La date de 2026 coïncide logiquement avec celle du retrait du service de la première La Fayette, la seconde unité de ce type devant tirer sa révérence l’année suivante lorsque la deuxième FTI sera opérationnelle. Et, toujours de manière très cohérente, 2027 sera aussi l’année correspondant à la fin de vie des missiles Crotale les plus récents.

Pour mémoire, les FLF sont des bâtiments de 125 mètres de long pour 15.4 mètres de large et 3600 tonnes de déplacement en charge. Le La Fayette a été mis en service en 1996, le Surcouf et le Courbet en 1997, l’Aconit en 1999 et le Guépratte en 2001.
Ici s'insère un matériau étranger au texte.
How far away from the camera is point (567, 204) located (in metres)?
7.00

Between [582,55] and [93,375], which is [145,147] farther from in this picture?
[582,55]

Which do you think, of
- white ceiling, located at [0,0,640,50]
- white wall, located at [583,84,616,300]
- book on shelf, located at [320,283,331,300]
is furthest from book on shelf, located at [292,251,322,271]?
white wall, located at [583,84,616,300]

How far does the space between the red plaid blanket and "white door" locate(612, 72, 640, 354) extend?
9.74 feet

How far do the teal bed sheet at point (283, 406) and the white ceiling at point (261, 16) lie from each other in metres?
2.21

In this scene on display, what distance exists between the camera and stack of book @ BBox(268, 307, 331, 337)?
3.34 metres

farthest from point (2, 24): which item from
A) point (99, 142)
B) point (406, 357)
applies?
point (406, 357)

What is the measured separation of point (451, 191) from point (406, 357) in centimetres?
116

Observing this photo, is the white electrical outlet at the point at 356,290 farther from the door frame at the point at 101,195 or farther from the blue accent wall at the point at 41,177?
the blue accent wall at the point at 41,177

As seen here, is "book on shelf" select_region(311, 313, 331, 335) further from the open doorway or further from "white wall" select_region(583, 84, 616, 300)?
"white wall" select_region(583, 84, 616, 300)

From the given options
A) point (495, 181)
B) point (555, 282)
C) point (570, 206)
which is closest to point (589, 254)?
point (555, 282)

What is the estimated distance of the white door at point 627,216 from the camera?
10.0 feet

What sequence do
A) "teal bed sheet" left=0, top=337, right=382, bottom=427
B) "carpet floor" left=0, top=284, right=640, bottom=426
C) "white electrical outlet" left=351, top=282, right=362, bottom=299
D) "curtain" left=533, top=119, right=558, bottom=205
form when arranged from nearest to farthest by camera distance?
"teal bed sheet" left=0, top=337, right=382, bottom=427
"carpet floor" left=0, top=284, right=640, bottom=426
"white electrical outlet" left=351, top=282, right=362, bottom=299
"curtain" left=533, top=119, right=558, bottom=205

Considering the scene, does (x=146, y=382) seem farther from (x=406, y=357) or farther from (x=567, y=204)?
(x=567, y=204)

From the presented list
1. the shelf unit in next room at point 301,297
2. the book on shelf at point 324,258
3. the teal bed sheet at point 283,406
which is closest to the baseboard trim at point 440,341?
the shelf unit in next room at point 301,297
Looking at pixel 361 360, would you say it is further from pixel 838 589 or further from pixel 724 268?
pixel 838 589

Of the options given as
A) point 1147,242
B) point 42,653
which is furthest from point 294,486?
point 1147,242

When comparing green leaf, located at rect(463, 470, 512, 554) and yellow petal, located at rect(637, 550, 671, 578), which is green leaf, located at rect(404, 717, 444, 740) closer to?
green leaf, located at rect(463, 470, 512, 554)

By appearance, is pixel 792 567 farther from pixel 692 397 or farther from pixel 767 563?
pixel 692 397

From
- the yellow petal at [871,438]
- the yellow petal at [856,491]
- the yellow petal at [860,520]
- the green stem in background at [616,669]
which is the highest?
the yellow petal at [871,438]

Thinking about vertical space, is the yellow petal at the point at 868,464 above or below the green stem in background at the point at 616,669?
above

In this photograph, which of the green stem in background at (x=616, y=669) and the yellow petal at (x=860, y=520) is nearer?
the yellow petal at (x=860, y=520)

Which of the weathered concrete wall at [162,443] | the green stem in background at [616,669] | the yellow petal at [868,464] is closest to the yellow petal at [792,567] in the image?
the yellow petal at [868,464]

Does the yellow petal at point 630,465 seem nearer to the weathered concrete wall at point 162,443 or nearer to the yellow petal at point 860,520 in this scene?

Trois de ces bâtiments vont donc bénéficier d’un programme de modernisation appelé RMV (rénovation à mi-vie) et acté par la nouvelle loi de programmation militaire. On ne sait pas encore quelles frégates en bénéficieront, la décision finale devant être prise prochainement. Logiquement, il devrait s’agir des plus récentes, avec dans ce cas un choix à faire entre la seconde (Surcouf) et la troisième (Courbet), entrée en flotte la même année. Mais au-delà de l’âge, ce qui compte avant tout et déterminera le choix des lauréats à la modernisation, c’est l’état général de chaque navire, notamment sur le plan structurel, son potentiel et sa capacité à durer encore une dizaine d’années. Cela, alors que les FLF ont depuis leurs débuts énormément navigué, en particulier en eaux chaudes.
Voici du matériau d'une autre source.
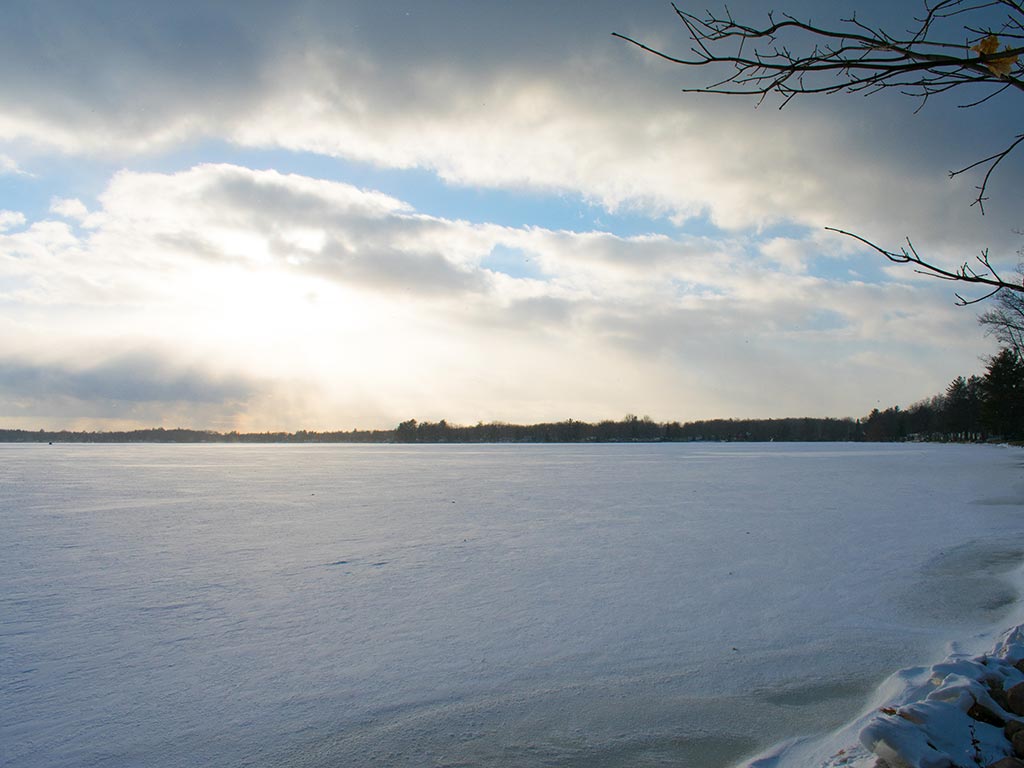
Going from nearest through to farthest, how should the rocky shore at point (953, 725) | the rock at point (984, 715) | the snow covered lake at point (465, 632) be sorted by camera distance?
the rocky shore at point (953, 725)
the rock at point (984, 715)
the snow covered lake at point (465, 632)

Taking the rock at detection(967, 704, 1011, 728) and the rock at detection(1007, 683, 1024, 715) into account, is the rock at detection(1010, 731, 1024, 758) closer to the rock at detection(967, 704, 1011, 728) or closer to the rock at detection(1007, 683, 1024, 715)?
the rock at detection(967, 704, 1011, 728)

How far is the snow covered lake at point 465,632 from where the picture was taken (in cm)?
308

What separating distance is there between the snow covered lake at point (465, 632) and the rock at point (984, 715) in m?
0.56

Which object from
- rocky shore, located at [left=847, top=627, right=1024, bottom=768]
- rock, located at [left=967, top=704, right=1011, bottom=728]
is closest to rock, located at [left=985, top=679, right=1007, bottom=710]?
rocky shore, located at [left=847, top=627, right=1024, bottom=768]

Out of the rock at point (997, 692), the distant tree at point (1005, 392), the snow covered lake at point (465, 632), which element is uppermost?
the distant tree at point (1005, 392)

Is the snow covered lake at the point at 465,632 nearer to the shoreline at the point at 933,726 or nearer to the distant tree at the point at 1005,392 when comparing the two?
the shoreline at the point at 933,726

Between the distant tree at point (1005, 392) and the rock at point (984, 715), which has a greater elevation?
the distant tree at point (1005, 392)

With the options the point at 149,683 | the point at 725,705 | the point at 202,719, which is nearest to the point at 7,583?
the point at 149,683

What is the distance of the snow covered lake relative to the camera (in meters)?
3.08

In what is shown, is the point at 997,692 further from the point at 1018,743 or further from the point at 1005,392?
the point at 1005,392

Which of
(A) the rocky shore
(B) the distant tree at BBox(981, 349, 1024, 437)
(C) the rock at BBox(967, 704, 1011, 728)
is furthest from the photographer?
(B) the distant tree at BBox(981, 349, 1024, 437)

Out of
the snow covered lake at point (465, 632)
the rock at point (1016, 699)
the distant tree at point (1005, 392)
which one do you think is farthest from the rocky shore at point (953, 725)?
the distant tree at point (1005, 392)

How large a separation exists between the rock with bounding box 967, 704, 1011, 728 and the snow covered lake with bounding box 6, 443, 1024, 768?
564 millimetres

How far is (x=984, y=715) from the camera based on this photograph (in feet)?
9.57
Les travaux seront conduits en 2020, 2021 et 2022 à Toulon, à raison d’une frégate par an. La RMV portera sur la modernisation de différents systèmes, dont l’armement. Les installations de tir des 8 missiles antinavire, aujourd’hui des Exocet MM40 Block2, seront modifiées pour la mise en œuvre d’Exocet Block3/Block3c. Le système Crotale avec ses 8 missiles en batterie et 16 en soute sera débarqué et remplacé par deux Sadral avec chacun 6 missiles Mistral. Ces systèmes proviendront des anciennes frégates anti-sous-marines Dupleix, Montcalm et Jean de Vienne, retirées du service en 2014, 2017 et 2018. Remis à niveau, les Sadral mettront en œuvre la dernière version du Mistral, avec un autodirecteur amélioré permettant d’accroître la capacité anti-missile mais aussi le traitement des menaces asymétriques, y compris des cibles de surface telles des embarcations rapides. Les FLF rénovées seront aussi équipées du nouveau sonar de coque KingKlip Mk2 qui leur confèrera une capacité de lutte anti-sous-marine qui fait jusqu'ici défaut à ces bâtiments.

Ainsi modernisées, ces FLF pourront rester en service et conserver leur efficacité jusqu'à la toute fin des années 2020, au minimum. Elles doivent être remplacées par les troisième, quatrième et cinquième FTI, dont les livraisons sont prévues entre 2026 et 2030.